El ‘sex symbol’ del Vaticano y asistente personal del Papa da mucho que hablar

Jean-Claude Dufour-París

El obispo Georg Gäenswein (en la foto) es el asistente personal del Papa Benedicto XVI. Es también un hombre guapo y el ‘sex symbol’ del Vaticano

Después del Papa Benedicto XVI es la persona más importante e influyente en el Vaticano. Eso es al menos lo que dicen algunos expertos de ese mundo tan opaco que es la Santa Sede del catolicismo mundial. Lo llaman el “George Clooney del  Vaticano”, o dicen que es un “sex symbol” dentro la curia romana. La revista Vanity Fair le dedica la  portada de su último número a ese guapearas cincuentón de pelo entrecano y bonitos ojos azules, que se llama Georg Gäenswein. En Roma lo llaman “Il bello Giorgio”; es obispo y alemán. El atractivo físico de monseñor Georg Gäenswein, asistente personal del Pontífice y prefecto de la Casa Pontificia, alimenta muchas especulaciones relacionadas con las intrigas del Vaticano. Dicen las malas lenguas que muchas mujeres católicas y no católicas sueñan con él. Algunos hombres también. Al parecer, recibe cartas de amor a la Santa Sede. Vanity Fair lo declara “un símbolo de belleza” y utiliza un sugerente título en la portada: “Ser guapo no es un pecado”. El semanario hace un repaso de la vida de este hombre religioso que de joven llevaba el pelo largo y escuchaba a grupos de pop como Pink Floyd.
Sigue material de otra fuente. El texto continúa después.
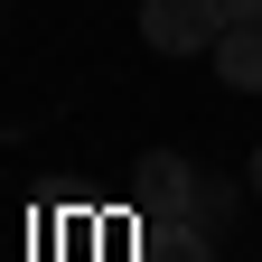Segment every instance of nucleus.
Returning a JSON list of instances; mask_svg holds the SVG:
<instances>
[{"instance_id": "nucleus-1", "label": "nucleus", "mask_w": 262, "mask_h": 262, "mask_svg": "<svg viewBox=\"0 0 262 262\" xmlns=\"http://www.w3.org/2000/svg\"><path fill=\"white\" fill-rule=\"evenodd\" d=\"M234 28L225 0H141V38L159 56H215V38Z\"/></svg>"}, {"instance_id": "nucleus-2", "label": "nucleus", "mask_w": 262, "mask_h": 262, "mask_svg": "<svg viewBox=\"0 0 262 262\" xmlns=\"http://www.w3.org/2000/svg\"><path fill=\"white\" fill-rule=\"evenodd\" d=\"M196 215V169L178 150H150L131 169V225H187Z\"/></svg>"}, {"instance_id": "nucleus-3", "label": "nucleus", "mask_w": 262, "mask_h": 262, "mask_svg": "<svg viewBox=\"0 0 262 262\" xmlns=\"http://www.w3.org/2000/svg\"><path fill=\"white\" fill-rule=\"evenodd\" d=\"M215 75L225 84H234V94H262V28H225V38H215Z\"/></svg>"}, {"instance_id": "nucleus-4", "label": "nucleus", "mask_w": 262, "mask_h": 262, "mask_svg": "<svg viewBox=\"0 0 262 262\" xmlns=\"http://www.w3.org/2000/svg\"><path fill=\"white\" fill-rule=\"evenodd\" d=\"M141 262H215V244L196 225H141Z\"/></svg>"}, {"instance_id": "nucleus-5", "label": "nucleus", "mask_w": 262, "mask_h": 262, "mask_svg": "<svg viewBox=\"0 0 262 262\" xmlns=\"http://www.w3.org/2000/svg\"><path fill=\"white\" fill-rule=\"evenodd\" d=\"M225 215H234V187H225V178H196V215H187V225H196V234H215Z\"/></svg>"}, {"instance_id": "nucleus-6", "label": "nucleus", "mask_w": 262, "mask_h": 262, "mask_svg": "<svg viewBox=\"0 0 262 262\" xmlns=\"http://www.w3.org/2000/svg\"><path fill=\"white\" fill-rule=\"evenodd\" d=\"M225 10H234V19H244V28H262V0H225Z\"/></svg>"}, {"instance_id": "nucleus-7", "label": "nucleus", "mask_w": 262, "mask_h": 262, "mask_svg": "<svg viewBox=\"0 0 262 262\" xmlns=\"http://www.w3.org/2000/svg\"><path fill=\"white\" fill-rule=\"evenodd\" d=\"M244 187H253V196H262V150H253V159H244Z\"/></svg>"}]
</instances>
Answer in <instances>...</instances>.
Fue ordenado sacerdote, en 1984, en la ciudad de Friburgo. Es un buen esquiador, le gusta jugar al tenis y tiene 56 años. Soltero, por supuesto. Es secretario personal del actual Papa desde el año 2003, cuando el entonces cardenal Jospeh Ratzinger era prefecto de la Congregación para la Doctrina de la Fe, el instrumento de depuración ideológica más eficaz que tiene en sus  manos el Vaticano.

Ordenado obispo

Georg Gäenswein fue ordenado obispo recientemente por Benedicto XVI, en una misa solemne en la basílica de San Pedro de Roma. Anteriormente, poco antes de Navidad, Joseph Ratzinger ya había nombrado a su bello secretario personal prefecto de la Casa Pontificia, en sustitución del cardenal estadounidense James Harvey.  “Personalmente veo mi tarea al servicio del Papa como un cristal. Cuanto más limpio está, mejor cumple su función. Debo dejar entrar el sol, cuanto menos se ve el cristal es mejor. Y si no se ve para nada, significa que hago bien su trabajo”,  contó el obispo ‘sex symbol’ durante la entrega de un premio. La diseñadora Donatella Versace se inspiró en el actual obispo y asistente personal del Sumo Pontítice par su colección de invierno de 2007, a base de pantalones grises o negros y chaquetas con cuello similar al del traje clerical. Dijo d él que es “austero, pero muy elegante”. Está claro que “Il bello Giorgio”, que nació  en la Selva Negra alemana y de joven trabajó como cartero para pagarse los estudios, no es un cura de sotana a la vieja usanza, triste y casposo.